1.4. By virtue of these Organizational Regulations, the Board, for the following business matters, reserves its rights of approval:
a) all issues as per V 2.3 hereinafter;
b) all major changes in the implementation of the Group strategy as determined by the Board;
c) all duties in respect of the Swiss stock exchange laws and regulations and in respect to other matters as determined by the applicable law.
1.5. From time to time, the Board may determine further powers and responsibilities.
2. Assignment of duties to Board Committees
2.1. Based on Article 716a Paragraph 2 CO the Board establishes an Audit Committee („AC“) and a Compensation and Human Resources Committee („CHRC“; AC and CHRC „Committees“), each consisting of three Board members, none of whom will be an officer or employee of a Group company. The responsibilities and reporting duties as well as the constitution, the calling of meetings and the passing of resolutions of the Committees will be regulated in separate charters, to the extent different from the rules set forth herein. The Board may establish further Committees or temporary Task Forces or assign specific tasks to individual Board members.

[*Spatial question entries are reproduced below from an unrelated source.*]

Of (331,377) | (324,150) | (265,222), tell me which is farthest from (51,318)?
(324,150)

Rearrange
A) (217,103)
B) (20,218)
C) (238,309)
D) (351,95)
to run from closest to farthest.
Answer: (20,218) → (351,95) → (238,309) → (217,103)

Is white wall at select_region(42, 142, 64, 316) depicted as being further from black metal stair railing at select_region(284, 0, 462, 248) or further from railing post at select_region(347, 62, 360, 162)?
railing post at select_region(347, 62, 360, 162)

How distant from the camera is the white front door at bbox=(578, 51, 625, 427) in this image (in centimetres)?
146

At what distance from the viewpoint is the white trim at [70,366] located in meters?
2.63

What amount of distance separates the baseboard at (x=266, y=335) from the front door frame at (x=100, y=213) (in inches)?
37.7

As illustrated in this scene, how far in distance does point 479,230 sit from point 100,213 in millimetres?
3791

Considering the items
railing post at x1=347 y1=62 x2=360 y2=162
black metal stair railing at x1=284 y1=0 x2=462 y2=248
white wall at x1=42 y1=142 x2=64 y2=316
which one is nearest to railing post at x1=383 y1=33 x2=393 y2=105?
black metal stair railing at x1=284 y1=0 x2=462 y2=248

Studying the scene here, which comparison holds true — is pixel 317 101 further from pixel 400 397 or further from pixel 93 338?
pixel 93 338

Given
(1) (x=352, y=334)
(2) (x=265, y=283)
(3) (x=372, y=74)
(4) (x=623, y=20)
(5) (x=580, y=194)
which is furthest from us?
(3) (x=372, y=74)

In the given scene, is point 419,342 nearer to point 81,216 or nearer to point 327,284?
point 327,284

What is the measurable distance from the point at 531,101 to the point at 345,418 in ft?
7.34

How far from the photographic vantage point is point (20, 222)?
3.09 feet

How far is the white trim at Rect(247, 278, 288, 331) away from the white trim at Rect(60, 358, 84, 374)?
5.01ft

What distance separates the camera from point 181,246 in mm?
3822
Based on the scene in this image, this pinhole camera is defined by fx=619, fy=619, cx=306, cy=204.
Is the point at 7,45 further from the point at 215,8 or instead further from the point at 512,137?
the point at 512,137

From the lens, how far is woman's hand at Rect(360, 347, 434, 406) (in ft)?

2.2. The Committees shall focus on preparing, reviewing and issuing recommendations to the Board, and shall not have decision-making power except explicitly delegated by the Board in the relevant charter or decision.
2.3. The chairperson of the Board („Chairperson“), other Board members and the CEO shall have standing invitations to attend all Committee meetings as non-voting guests, always unless the matter discussed relates to them individually. The CFO shall have the analogue right to attend the AC and related Task Force meetings.
2.4. The Committee chairpersons inform the Board about their activities at the Board meetings or, in urgent and ad-hoc relevant cases, immediately.